To verify that the Node exporter is running, make a simple curl call on your host.

$ curl http://localhost:9100/metrics

node_scrape_collector_success{collector="arp"} 1
node_scrape_collector_success{collector="bcache"} 1
node_scrape_collector_success{collector="bonding"} 1
node_scrape_collector_success{collector="conntrack"} 1
node_scrape_collector_success{collector="cpu"} 1
...

Great! It seems that the Node Exporter is running correctly. Make sure that the Node exporter is actually scrapping your host and not the Docker image.

$ curl http://localhost:9100/metrics | grep uname

node_uname_info{domainname="(none)",machine="x86_64",nodename="schkn-debian",release="4.15.0-42-generic",sysname="Linux",version="#45-Ubuntu SMP Thu Nov 15 19:32:57 UTC 2018"} 1

As you can see, the nodename is correct and the version is also correct. The Node exporter is correctly scrapping my host, and not the Docker container itself.

d – Bind Prometheus to the Node Exporter

Now that the Node Exporter and Prometheus are running separately, it is time to bind Prometheus to the Node Exporter to start storing our metrics.

Head over to your Prometheus configuration file, and append the following changes.

# A scrape configuration scraping a Node Exporter and the Prometheus server
# itself.
scrape_configs:
  # Scrape Prometheus itself every 10 seconds.
  - job_name: 'prometheus'
    scrape_interval: 10s
    target_groups:
      - targets: ['localhost:9090']

  - job_name: 'node_exporter'
    scrape_interval: 10s
    target_groups:
      - targets: ['localhost:9100']

Make sure that you create a new scrape configuration for the node exporter. This way, metrics are going to be correctly labeled and they will be easily retrievable.

There is no need to restart the Prometheus Docker container for the modifications to be applied.

To restart your Prometheus configuration, simply send a SIGHUP signal to your Prometheus process.
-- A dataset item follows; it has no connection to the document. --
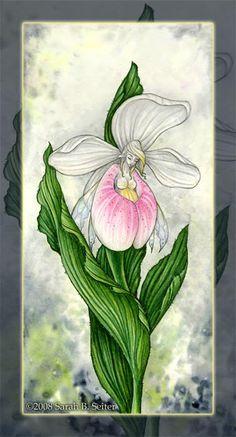 60dbdec49 lady slipper fairy Kobold, Fairy Land, Fairy Tales, Elfen, Womens Slippers,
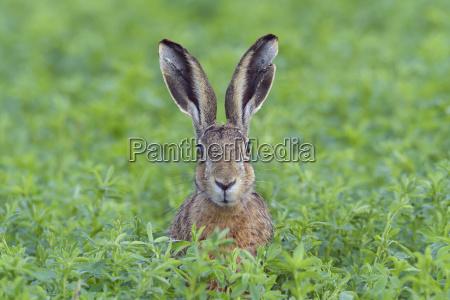 portrait of a european brown hare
First, identify the PID of your Prometheus server.

$ ps aux | grep prometheus
schkn  4431  0.0  0.0  14856  1136 pts/0    S+   09:34   0:00 /bin/prometheus --config.file=...

The PID of my Prometheus process is 4431. Send a SIGHUP signal to this process for the configuration to restart.

$ sudo kill -HUP 4431

Now, your Prometheus instance should have the Node Exporter as a target. To verify it, head over to http://localhost:9090 and verify that it is the case.

node-exporter-target-docker

As you can see, the node exporter target is up and running.

Now that your system is monitored using Prometheus and the Node Exporter through Docker, let’s have a quick Grafana installation to visualize our metrics.

Installing Grafana on Docker

Installing Grafana on Docker is pretty straightforward. Here is the command to get it.

a – Getting the Grafana image

$ docker run -d -p 3000:3000 --net=host grafana/grafana

Note: Do not forget the net option, otherwise your Grafana instance is not going to find your Prometheus instance running on your host.

If your Docker image cache doesn’t have the Grafana image, it is going to retrieve it, store it, and create a Grafana docker on your host.

When the installation is done, head over to http://localhost:3000 (the default port for Grafana)

grafana-default

By default, the credentials are admin for the username and admin for the password.

By clicking on “Log In”, you are asked to change the default password. Choose a strong one, and click on “Save“.

grafana-change-pass

b – Add Prometheus as a Datasource

By default, you will be redirected to the Homepage. Click on the “Add a Datasource” option.

home

Choose a Prometheus Datasource and click on “Select

prometheus-datasource-1

Here is the configuration for your Prometheus host.

datasource-prometheus

Click on “Save and Test” and make sure that your Prometheus configuration is running properly.

save-test

c – Import the Node Exporter dashboard

As the Node exporter is quite a popular exporter, there are developers who already created dashboards for it.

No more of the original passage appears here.